▸ Selected text
┌──

Tyninghame House: Tower Wing
Tyninghame House is a magnificent, red sandstone mansion located in East Lothian by the Tyne estuary. The property has a fascinating history which is extensively covered in the book Tyninghame: Landscapes and Lives by author and landscape architect, Judy Riley.
Owned from 1628 onwards by the Earls of Haddington Tyninghame House was extended in 1828 in the Scots baronial style. This included intricate stonework details such as diamond-set chimneys and Jacobean strapwork on the exterior balconies. The house was sold in 1987 to architect, developer and restorer of country houses, Kit Martin, who divided it vertically into apartments, one of which is Tower Wing.
Our brief was to carry out a complete internal and external sympathetic refurbishment on each floor in keeping with the style of the property. This included fixing and repointing the exterior stonework and adding an efficient heating system throughout. Here is the finished result showing some of the restoration work carried out to the exterior along with the complete renovation of the interior from the ground floor up.
The project architect was David Blaikie, the interior design was by Lally Walford, working closely with the client to realise her vision, and all internal and external restoration was carried out by Mackenzie Hughes.
We replaced badly damaged or missing finials and supporting stonework. The finial replacements are not structural, but rather an integral part of the building aesthetics. Once the missing ones had been replaced, the final appearance of the building improved dramatically. The red stone, called Corsehill, was carefully chosen to match the original as closely as possible.
Regarding the extensive chimney restoration, we had to take down and rebuild four existing chimneys and, due to structural defects, remove and replace three existing chimney stacks using a carefully chosen stone called Elswick Grey. The project also included repairs to the base stones and other other fine detail.
The original stair windows consisted of two sash and case frames which restricted the flow of natural light into the staircase and hallway. We therefore replaced the old windows with a new one which is more in keeping with the architectural design of the other windows. The result not only allows more natural light into the hall, but offers a lovely view from the stairs into the courtyard below.
The Tower Wing, as with all the apartments in Tyninghame House, has its own entrance from outside to ensure privacy. Located on the ground floor is the entrance hall, boot room, powder room, kitchen and dining room.
The powder room, with fittings from Boscolo Bathrooms, combines period features and detailing and the wallpaper while the wallpaper design was chosen to reflect the surrounding gardens and landscape.
The beautiful, bespoke hand-crafted kitchen was designed by Louise Delaney from Cameron Interiors. The clever design creates the illusion of depth in the room while drawing the eye to the original vaulted ceiling retained during the restoration. The furniture, hand-painted in situ, provides a wealth of storage yet takes up minimal space. The tall, slim cabinets span across a small recess below the stair which Louise utilised to house a full-height Miele fridge freezer complete with ice maker. The client loved this aspect of the design as she had resigned herself to the fact that there was no space for tall cabinets and appliances.

└──

▸ Given information
┌──

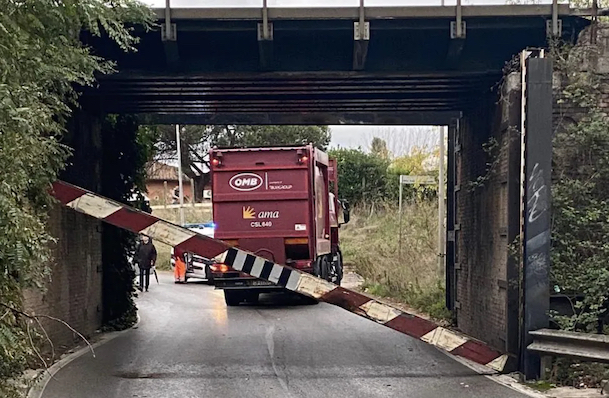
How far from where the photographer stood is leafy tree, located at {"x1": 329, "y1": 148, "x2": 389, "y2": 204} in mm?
40625

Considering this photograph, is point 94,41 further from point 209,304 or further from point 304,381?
point 209,304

└──

▸ Exercise requirements
[1] Answer these questions from the text about Tyninghame House, one per line:
(a) In what year was the house sold to Kit Martin?
(b) What stone was used to replace the three chimney stacks?
(c) Who designed the kitchen?
[2] Decide whether each statement agrees with the text about Tyninghame House. Answer yes or no, and quote the words from the text that settle it.
(a) The replaced finials hold up part of the building.
(b) Every apartment in the house can be entered directly from outside.
(c) The original stair windows let plenty of light into the hallway.
[3] Pick up the text about Tyninghame House's Tower Wing after its last sentence and keep writing.

▸ Outputs
[1]
(a) 1987
(b) Elswick Grey
(c) Louise Delaney from Cameron Interiors

[2]
(a) No: "The finial replacements are not structural, but rather an integral part of the building aesthetics."
(b) Yes: "as with all the apartments in Tyninghame House, has its own entrance from outside to ensure privacy"
(c) No: "restricted the flow of natural light into the staircase and hallway"

[3]
Solid oak drawers with dovetail joins and oak veneer cabinet interiors add warmth, texture and character while full-stave, oak worktops are partnered with honed finish quartz to provide a balance of material, texture and tones. A quartz sink bowl with copper base is layered with taps in an aged brass ‘living’ finish. Carefully considered details include bespoke oak hanging profiles so our client can have frequently used items close to hand. The Everhot range with induction cooktop provides efficient, flexible cooking while retaining a sense of warmth and tradition. The meticulous attention to detail continues as various aspects of the room are used to their best advantage for example by concealing the extractor fans.
Double doors installed between the kitchen and dining rooms fit perfectly within the thickness of the walls and let you move between rooms with ease. The seamless design allows the kitchen to feel large and spacious while adding practical touches such as a small desk for our client’s Grandson to use and for our client to sit and enjoy a coffee while enjoying the view over the beautiful courtyard. The back ‘stable door’ design allows our client’s much-loved animals to remain safe while letting in light and fresh air.
Further attention to detail was applied to the lighting which is layered. This allows the choice of different combinations at various times of the day while under-cabinet and wall lighting illuminates the work surfaces. The further addition of LED cabinet and picture lighting highlights the beautiful oak veneer cabinet finish along with other features such as our client’s artwork. Small surface mounted ceiling lights work with the original vaulted ceiling, colour matched to almost disappear visually while providing balanced light throughout the entire space.
As with the rest of Tower Wing the dining room has been completely renovated throughout. The light blue colour scheme was chosen to provide a backdrop for the visually striking painting which is the focal point of the entire room. A new fireplace and woodburning stove from Chesneys was installed and underfloor heating was added throughout.
The kitchen is located at one end of the dining room and the stairs to the upper floors are at the other.
Hallway and Stairs
Although the window is new it is sympathetic to the structure of the rest of the building. It rises upwards beyond the first floor, thereby flooding the hallway and stairs with natural light. The neutral colours chosen for the walls along with the sisal stair runner and carpet, from Alternative Flooring, lends an organic feel to the overall design.
At the top of the stairwell, the eye is drawn to the beautiful antique alabaster chandelier which is simply breathtaking. This, along with the restored period banister, contrasts with the more contemporary design of the WC which is located on the first-floor half-landing. The WC fittings are again supplied by Boscolo Bathrooms. The half-landing also leads to the first floor where the main drawing room is located.
First Floor Drawing Room
The extensive renovation of the drawing room includes a refurbished wooden floor and antique chandelier along with hand-painted gilt work around the skirting, cornice and the edges of the walls. The beautiful and original marble fireplace, which is listed, is the central feature of this spectacular room. The teal colour scheme along with the eclectic mix of period furniture, combined with modern soft furnishings, lends a warmth and informality to the overall space.
The room also contains a concealed jib door housing a concealed drinks cupboard.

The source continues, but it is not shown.